_抜粋文_
業種別、訪問介護事業や特別養護老人ホームが減少

 業種別では、最多が「訪問介護事業」の2,905社(構成比79.7%)。次いで、「通所・短期入所介護事業」が356社(同9.7%)、「特別養護老人ホーム」が121社(同3.3%)と続く。
 前年比では、前年と同件数(4件)の介護老人保健施設を除き、すべてで減少した。減少率が最も大きかったのは「有料老人ホーム」で、21.6%減(148→116社)だった。次いで、「通所・短期入所介護事業」の15.8%減(423→356社)、「認知症老人グループホーム」の10.7%減(28→25社)の順。増加を続けた「訪問介護事業」や「特別養護老人ホーム」、養護老人ホームやケアハウスなどを含む「その他の老人福祉・介護事業」も減少へ転じた。

老人福祉・介護事業 新設法人年間推移

資本金別、資本金1千万円未満が全体の88.9%を占める

 資本金別では、「1百万円以上」が2,002社(構成比54.9%)と最も多く、「1百万円未満」が750社(同20.5%)、「5百万円以上」が492社(同13.5%)と続く。
 社会福祉法人やNPO法人など資本金の設定がない262社を除く、資本金1千万円未満は3,244社(前年3,371社)で、全体の88.9%(構成比88.6%)を占め、少額の資本金で設立する法人が目立った。

_作業一覧_
**1.** 抜粋文の「前年比では」で始まる段落で、かぎかっこに入れて挙げられている業種名をすべて書き出してください。
**2.** 抜粋文に基づいて、次の問いに答えてください。
(a) 業種別で最多の「訪問介護事業」は何社ですか。
(b) 「有料老人ホーム」の前年比の減少率は何%ですか。
(c) 資本金の設定がない法人は何社ですか。

_提供データ_
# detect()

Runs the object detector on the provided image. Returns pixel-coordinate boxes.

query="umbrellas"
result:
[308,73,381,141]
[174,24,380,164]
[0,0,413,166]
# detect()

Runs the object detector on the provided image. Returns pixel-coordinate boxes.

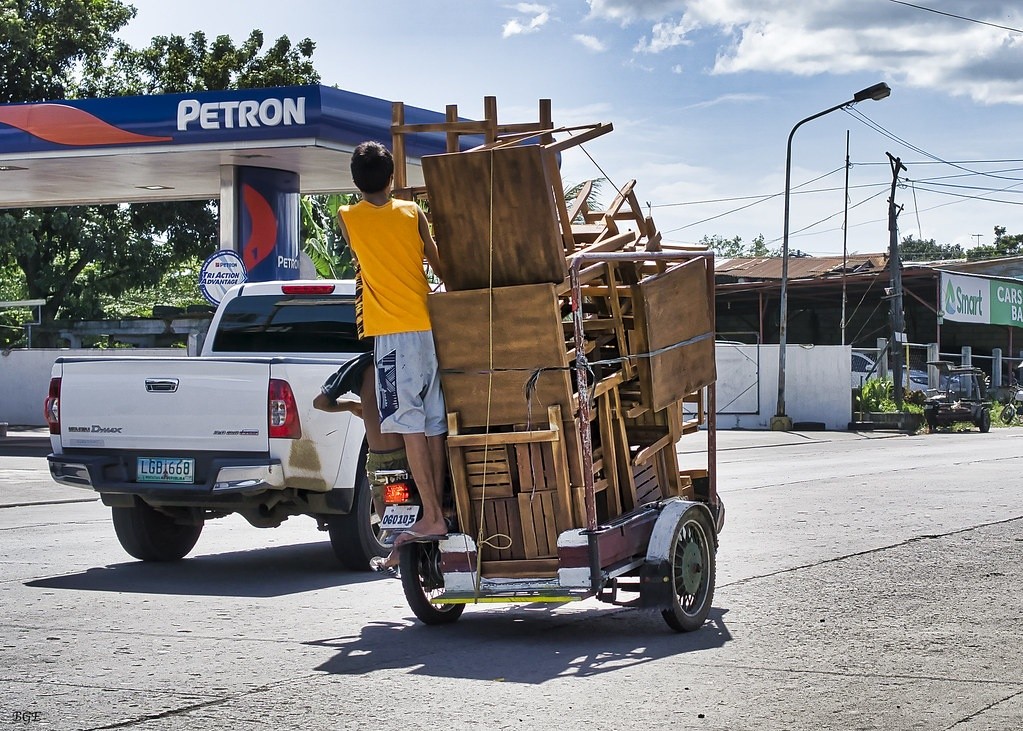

_演習の解答_
**1.**
有料老人ホーム
通所・短期入所介護事業
認知症老人グループホーム
訪問介護事業
特別養護老人ホーム
その他の老人福祉・介護事業

**2.**
(a) 2,905社
(b) 21.6%
(c) 262社